* **Page extract**
[M3devel] Resummary of tagged reference proposals

Tue Apr 21 04:51:18 CEST 2009

I note that Mika's proposal is no less safe than Rodney's.

On 20 Apr 2009, at 23:35, Rodney M. Bates wrote:

> I am going to try to resummarize the various proposals, as their
> description has now gotten rather scattered around in all the
> discussion.
> ---------------------------------------------------------------------
> Mika's proposal (I'll call it the "minimalist" propsal):
>
> Mika, please correct me if I misrepresent what you are proposing.
>
> There are no language changes at all, only changes in implementation.
> The implementation of the existing type REFANY, and no other type,
> allows it to have values whose lsb is nonzero.  ISTYPE, NARROW,
> TYPECASE, and narrowing assignments, when and only when applied to
> REFANY, have their generated code fixed so it checks the lsb, and, if
> it is nonzero, consider the runtime type check to have failed, in
> whichever way such a failure is already handled.
>
> The only effect is to liberalize the rules unsafe code must follow to
> avoid undermining the safety of safe code.  Only unsafe code can
> create or detect these misaligned values.  Today, it must never return
> them in a variable of any reference type, lest the four narrowing
> operations unexpectedly crash.  In the proposal, unsafe code would be
> able to return such values in variables of type REFANY, but not any
> other type.
>
> Already, the only things safe code can do with values of REFANY are
> copy them around (which would happily work on misaligned values) and
> narrow them.  With the implementation of the narrowing operations
> changed, misaligned values can never escape from REFANY variables.
>
> In safe code, there is no way to detect whether a value of type REFANY
> is misaligned.  Doing it by elimination, trying to narrow to any
> proper subtype of REFANY, is impractical, as there are an unbounded
> number of REF types to eliminate.
>
> If there is more than one abstract data type that uses this mechanism,
> client code can not be prevented from mixing up values from the
> different abstractions. (Perhaps this could be fixed by a language
> change allowing BRANDED REFANY?)

* **Exercise inputs**
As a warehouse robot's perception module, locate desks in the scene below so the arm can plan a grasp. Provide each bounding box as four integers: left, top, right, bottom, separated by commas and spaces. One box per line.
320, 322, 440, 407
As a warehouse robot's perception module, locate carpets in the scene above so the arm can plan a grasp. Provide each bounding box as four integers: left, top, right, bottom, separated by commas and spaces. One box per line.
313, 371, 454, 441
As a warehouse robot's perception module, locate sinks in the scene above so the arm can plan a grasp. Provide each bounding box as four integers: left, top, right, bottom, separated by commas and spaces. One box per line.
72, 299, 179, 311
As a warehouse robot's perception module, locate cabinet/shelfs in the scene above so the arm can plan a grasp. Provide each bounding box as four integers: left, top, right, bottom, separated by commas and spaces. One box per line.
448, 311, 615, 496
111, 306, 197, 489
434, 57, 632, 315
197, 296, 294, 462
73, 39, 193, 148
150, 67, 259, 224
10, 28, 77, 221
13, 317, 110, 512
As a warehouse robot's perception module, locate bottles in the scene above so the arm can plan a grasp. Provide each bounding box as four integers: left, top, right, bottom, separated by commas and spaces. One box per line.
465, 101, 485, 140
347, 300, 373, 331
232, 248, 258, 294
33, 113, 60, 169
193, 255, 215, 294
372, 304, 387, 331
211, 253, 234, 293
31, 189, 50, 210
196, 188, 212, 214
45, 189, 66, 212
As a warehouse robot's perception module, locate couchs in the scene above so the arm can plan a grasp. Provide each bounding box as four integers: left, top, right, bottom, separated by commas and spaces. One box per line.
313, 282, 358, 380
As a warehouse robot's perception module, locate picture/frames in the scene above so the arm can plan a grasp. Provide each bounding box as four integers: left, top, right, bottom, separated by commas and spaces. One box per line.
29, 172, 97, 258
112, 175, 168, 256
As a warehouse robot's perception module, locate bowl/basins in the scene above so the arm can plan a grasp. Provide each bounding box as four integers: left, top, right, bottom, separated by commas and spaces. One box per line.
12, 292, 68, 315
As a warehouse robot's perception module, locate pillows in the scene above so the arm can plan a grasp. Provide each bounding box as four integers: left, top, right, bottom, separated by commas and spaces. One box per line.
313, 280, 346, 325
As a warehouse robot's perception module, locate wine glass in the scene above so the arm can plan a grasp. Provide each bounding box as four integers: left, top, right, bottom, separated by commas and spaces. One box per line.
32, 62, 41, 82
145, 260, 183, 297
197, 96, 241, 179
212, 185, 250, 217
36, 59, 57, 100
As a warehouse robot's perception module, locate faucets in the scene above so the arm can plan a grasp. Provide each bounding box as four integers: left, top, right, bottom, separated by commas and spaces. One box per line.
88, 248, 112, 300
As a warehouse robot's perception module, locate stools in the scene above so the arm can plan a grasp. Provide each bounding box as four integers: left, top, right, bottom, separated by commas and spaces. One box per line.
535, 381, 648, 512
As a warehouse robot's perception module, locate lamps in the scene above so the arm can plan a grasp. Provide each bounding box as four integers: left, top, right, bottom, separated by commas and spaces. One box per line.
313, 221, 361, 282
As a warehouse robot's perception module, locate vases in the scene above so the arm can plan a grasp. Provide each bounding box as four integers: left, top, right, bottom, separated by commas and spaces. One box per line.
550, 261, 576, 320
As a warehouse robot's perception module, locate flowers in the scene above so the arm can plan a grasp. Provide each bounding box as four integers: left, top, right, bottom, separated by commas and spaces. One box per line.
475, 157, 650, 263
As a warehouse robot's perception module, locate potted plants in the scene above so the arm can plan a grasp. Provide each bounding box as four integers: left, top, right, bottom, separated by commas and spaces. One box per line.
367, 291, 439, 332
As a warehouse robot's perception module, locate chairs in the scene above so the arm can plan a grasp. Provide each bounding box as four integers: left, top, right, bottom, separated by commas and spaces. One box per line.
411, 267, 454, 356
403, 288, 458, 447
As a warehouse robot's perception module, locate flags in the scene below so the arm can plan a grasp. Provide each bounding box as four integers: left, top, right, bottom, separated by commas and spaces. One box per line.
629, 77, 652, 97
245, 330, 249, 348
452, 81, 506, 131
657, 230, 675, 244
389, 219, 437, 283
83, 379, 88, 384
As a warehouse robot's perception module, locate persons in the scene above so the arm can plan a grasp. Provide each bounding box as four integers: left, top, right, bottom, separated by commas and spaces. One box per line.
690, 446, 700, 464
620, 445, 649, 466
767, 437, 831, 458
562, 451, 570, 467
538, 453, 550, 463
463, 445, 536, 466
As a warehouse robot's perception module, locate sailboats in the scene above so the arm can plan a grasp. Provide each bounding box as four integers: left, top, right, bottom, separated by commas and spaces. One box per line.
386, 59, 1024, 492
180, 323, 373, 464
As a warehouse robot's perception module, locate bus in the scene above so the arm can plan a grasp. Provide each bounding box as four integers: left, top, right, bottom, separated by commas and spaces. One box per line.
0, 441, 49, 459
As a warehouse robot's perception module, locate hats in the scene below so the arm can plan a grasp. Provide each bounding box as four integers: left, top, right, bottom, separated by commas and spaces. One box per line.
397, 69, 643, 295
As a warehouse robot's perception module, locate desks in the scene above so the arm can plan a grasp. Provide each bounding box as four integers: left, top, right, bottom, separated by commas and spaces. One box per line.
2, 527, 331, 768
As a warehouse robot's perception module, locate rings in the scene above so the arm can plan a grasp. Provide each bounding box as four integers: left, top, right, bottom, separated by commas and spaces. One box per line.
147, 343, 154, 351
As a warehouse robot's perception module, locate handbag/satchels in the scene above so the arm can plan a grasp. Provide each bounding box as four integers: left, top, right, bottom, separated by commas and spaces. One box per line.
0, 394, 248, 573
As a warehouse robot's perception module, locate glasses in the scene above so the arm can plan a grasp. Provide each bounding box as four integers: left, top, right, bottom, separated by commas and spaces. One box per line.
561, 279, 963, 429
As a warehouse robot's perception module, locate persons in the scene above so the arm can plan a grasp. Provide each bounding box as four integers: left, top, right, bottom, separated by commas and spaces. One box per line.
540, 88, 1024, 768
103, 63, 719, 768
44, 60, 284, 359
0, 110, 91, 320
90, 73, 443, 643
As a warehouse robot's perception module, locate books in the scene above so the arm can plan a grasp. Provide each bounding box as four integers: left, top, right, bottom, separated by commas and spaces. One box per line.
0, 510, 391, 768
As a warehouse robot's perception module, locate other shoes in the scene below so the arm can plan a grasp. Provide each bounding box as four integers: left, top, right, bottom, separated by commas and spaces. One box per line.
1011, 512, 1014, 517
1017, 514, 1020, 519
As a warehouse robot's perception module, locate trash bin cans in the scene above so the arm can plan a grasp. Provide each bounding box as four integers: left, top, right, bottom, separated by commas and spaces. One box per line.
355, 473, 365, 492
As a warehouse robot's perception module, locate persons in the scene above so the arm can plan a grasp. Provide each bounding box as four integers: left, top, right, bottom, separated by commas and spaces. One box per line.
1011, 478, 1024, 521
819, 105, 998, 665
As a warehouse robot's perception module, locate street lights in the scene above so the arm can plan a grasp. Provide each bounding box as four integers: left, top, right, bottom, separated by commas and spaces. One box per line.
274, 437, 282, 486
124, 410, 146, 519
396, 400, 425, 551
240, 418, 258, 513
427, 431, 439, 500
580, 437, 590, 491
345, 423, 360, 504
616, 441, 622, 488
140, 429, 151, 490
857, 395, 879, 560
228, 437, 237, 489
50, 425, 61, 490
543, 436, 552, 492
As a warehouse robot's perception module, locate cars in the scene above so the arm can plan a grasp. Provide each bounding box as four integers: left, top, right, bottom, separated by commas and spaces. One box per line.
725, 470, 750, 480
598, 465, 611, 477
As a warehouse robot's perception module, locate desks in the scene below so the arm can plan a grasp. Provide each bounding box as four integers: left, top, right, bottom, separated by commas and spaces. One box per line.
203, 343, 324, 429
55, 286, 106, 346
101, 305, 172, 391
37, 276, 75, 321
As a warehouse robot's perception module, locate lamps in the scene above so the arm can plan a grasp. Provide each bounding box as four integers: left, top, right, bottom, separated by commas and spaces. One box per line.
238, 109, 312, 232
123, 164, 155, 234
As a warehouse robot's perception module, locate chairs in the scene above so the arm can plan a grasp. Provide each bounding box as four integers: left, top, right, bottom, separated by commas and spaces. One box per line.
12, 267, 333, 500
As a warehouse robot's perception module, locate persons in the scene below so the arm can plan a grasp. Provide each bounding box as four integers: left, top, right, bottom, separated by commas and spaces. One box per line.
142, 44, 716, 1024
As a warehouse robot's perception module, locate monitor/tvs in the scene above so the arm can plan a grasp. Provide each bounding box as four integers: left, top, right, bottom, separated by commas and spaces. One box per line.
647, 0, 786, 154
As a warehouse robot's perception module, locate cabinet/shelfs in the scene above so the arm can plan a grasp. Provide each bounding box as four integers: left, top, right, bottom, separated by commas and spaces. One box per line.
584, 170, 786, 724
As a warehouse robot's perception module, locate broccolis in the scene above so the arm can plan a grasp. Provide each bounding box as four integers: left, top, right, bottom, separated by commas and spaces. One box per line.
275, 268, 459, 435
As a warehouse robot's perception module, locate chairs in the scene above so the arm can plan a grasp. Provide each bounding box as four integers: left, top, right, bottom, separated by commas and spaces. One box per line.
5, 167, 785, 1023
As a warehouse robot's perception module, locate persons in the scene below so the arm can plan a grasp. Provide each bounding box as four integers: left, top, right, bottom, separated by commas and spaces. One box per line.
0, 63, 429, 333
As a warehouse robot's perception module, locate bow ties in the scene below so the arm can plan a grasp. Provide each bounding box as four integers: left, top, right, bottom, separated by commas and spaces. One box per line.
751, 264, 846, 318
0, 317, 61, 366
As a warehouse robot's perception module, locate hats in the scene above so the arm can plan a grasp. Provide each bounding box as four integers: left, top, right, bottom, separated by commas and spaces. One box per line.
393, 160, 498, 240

* **Problems to solve**
1. Put this sentence from the tagged-reference post into Spanish: "Only unsafe code can create or detect these misaligned values."
2. Render the rows from the one containing "hats in the scene below" through the one containing "147, 343, 154, 351" as a Markdown table with the columns Position and Entry. Number each line and leave out any blank ones.
The tagged-reference post and the rows are unrelated to each other.

* **Response list**
1. Solo el código inseguro puede crear o detectar estos valores desalineados.

2.
| Position | Entry |
|---|---|
| 1 | As a warehouse robot's perception module, locate hats in the scene below so the arm can plan a grasp. Provide each bounding box as four integers: left, top, right, bottom, separated by commas and spaces. One box per line. |
| 2 | 397, 69, 643, 295 |
| 3 | As a warehouse robot's perception module, locate desks in the scene above so the arm can plan a grasp. Provide each bounding box as four integers: left, top, right, bottom, separated by commas and spaces. One box per line. |
| 4 | 2, 527, 331, 768 |
| 5 | As a warehouse robot's perception module, locate rings in the scene above so the arm can plan a grasp. Provide each bounding box as four integers: left, top, right, bottom, separated by commas and spaces. One box per line. |
| 6 | 147, 343, 154, 351 |